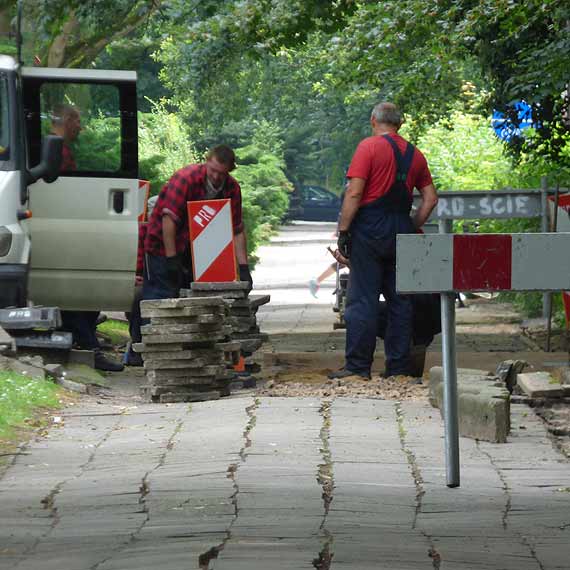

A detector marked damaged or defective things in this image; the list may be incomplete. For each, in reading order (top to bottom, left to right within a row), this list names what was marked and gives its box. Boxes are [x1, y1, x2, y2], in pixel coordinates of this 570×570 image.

broken concrete slab [426, 366, 510, 442]
broken concrete slab [516, 370, 564, 398]
cracked pavement [1, 394, 568, 568]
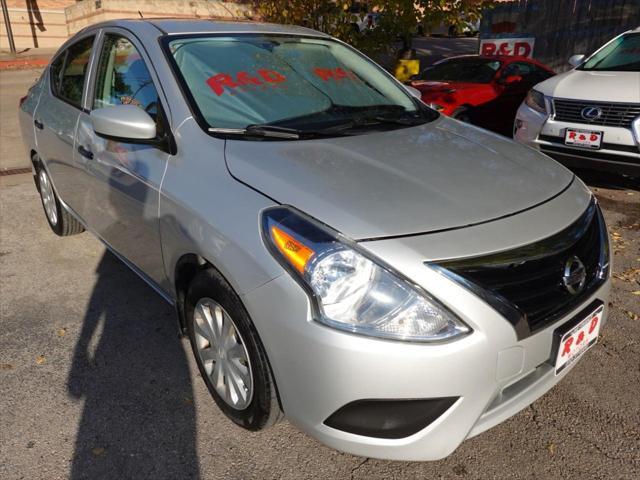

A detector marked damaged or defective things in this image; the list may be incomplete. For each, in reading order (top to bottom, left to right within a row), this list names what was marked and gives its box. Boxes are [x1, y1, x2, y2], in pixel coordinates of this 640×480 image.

cracked asphalt [0, 168, 636, 476]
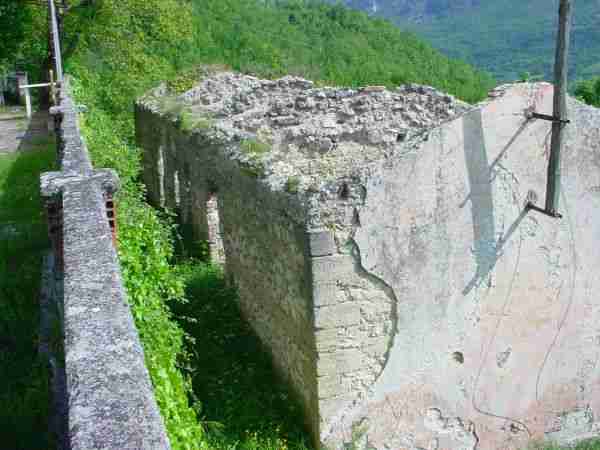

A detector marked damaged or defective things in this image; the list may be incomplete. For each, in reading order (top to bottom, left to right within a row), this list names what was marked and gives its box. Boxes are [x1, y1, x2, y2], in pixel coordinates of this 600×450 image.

rusty metal pole [548, 0, 576, 215]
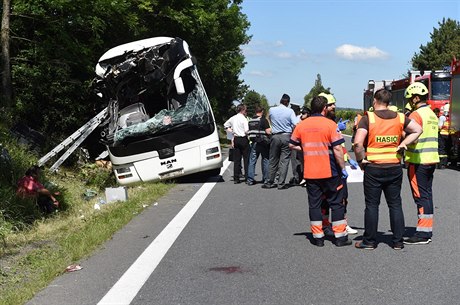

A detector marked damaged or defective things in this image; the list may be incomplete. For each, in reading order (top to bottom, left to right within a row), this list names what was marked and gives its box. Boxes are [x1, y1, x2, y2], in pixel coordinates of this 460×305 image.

shattered windshield glass [96, 37, 214, 147]
crashed bus [93, 35, 223, 183]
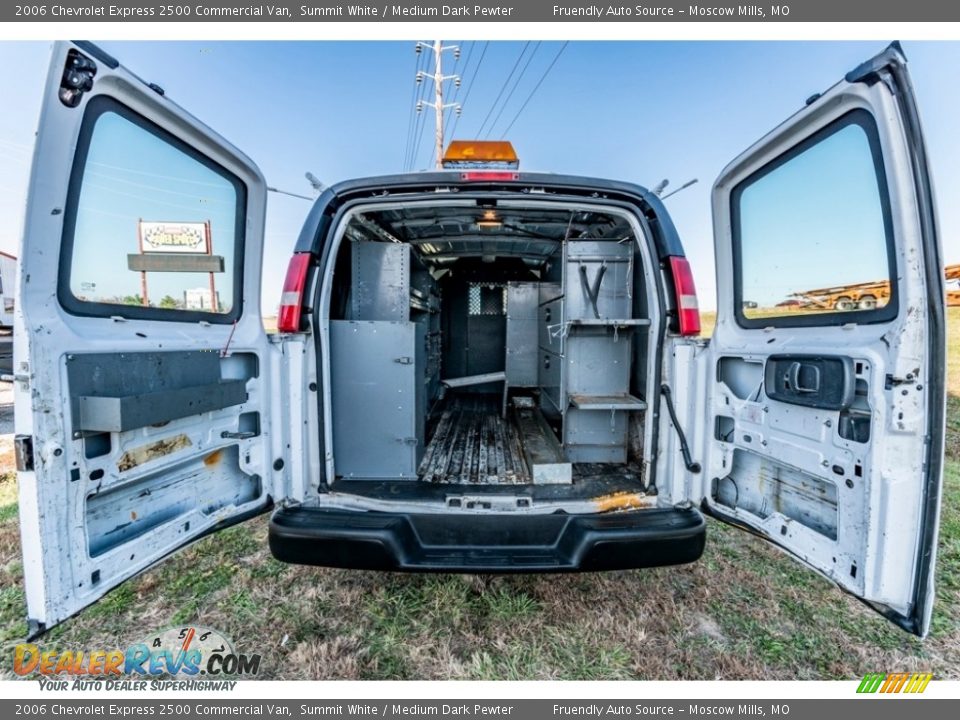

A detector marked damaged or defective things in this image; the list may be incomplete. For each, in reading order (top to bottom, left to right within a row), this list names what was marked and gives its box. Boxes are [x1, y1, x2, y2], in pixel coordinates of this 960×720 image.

rust stain [116, 434, 191, 472]
rust stain [592, 490, 652, 512]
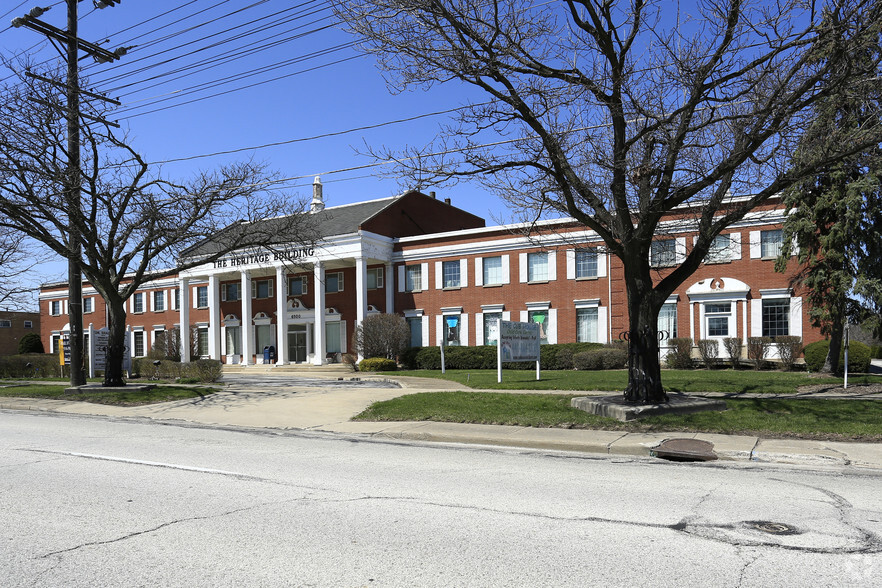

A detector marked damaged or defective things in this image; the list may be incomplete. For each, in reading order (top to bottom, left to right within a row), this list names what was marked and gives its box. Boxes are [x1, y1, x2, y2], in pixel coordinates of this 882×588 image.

cracked road [1, 408, 880, 588]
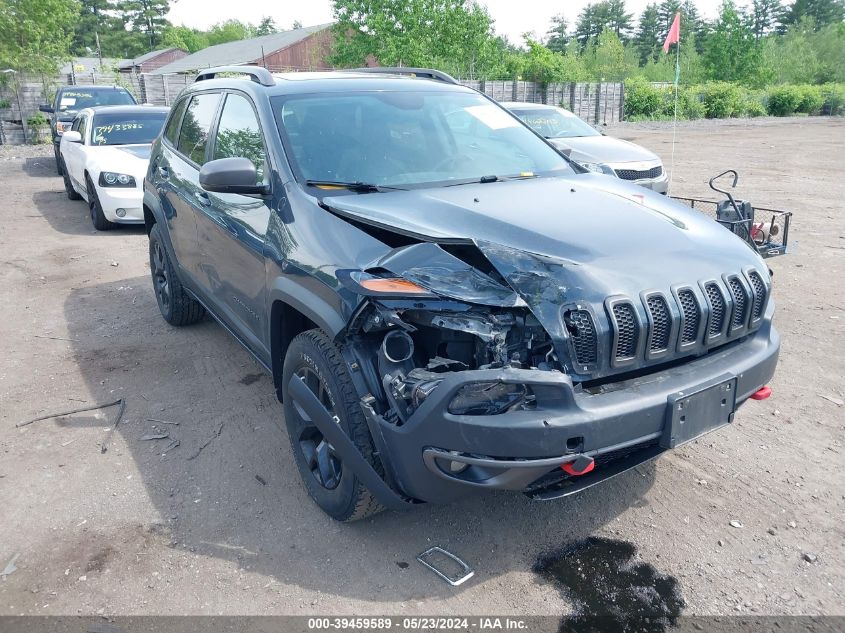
• • • • • • •
EXERCISE:
The preceding entries are to be written out again exactly, with the pictures removed.

RESULT OF THIS TASK:
A detector marked damaged or defective things in this image; the list may be incomplete. For each, in reading order (top to bottom, left to right within a row), this list names what was marked and gives its box. Boxes are [x1, y1, x2, y2], in pixel coordinates of this 570×570 image.

broken concrete slab [426, 366, 510, 442]
broken concrete slab [516, 370, 564, 398]
cracked pavement [1, 394, 568, 568]

A detector marked damaged or defective things in this image; the list may be incomplete. For each, in reading order (top to bottom, left to right within a row), this list names what was marked and gives its box. Boxes are [x1, y1, x2, y2], in pixel coordinates of this 640×480 image.

cracked asphalt [0, 168, 636, 476]

A detector marked damaged or defective things in this image; the list may be incomplete. For each, in reading order (top to bottom, left to right within a row), this list names what was marked and gives its box. Boxes are [x1, y1, x2, y2], in pixel coordinates of this 600×450 image.

rusty metal pole [548, 0, 576, 215]

A detector marked damaged or defective things in this image; the list may be incomplete. For each, in reading order (top to bottom, left to right within a row), this list names what was marked and gives its box. Boxes are [x1, y1, x2, y2], in pixel coordinates of this 460×305 image.

shattered windshield glass [96, 37, 214, 147]
crashed bus [93, 35, 223, 183]

A detector marked damaged or defective things in this image; the list may be incomplete. For each, in reading order (top to bottom, left to right within a row), this list names what was marked and gives its box. Boxes are [x1, y1, x2, y2], in pixel coordinates of this 960×720 image.

rust stain [116, 434, 191, 472]
rust stain [592, 490, 652, 512]

A detector marked damaged or defective things in this image; the list may be incomplete. For each, in reading order (top to bottom, left to right within a row), this list names what was marked and gives its box. Boxes are [x1, y1, x2, y2], in pixel coordinates of this 882×588 image.

cracked road [1, 408, 880, 588]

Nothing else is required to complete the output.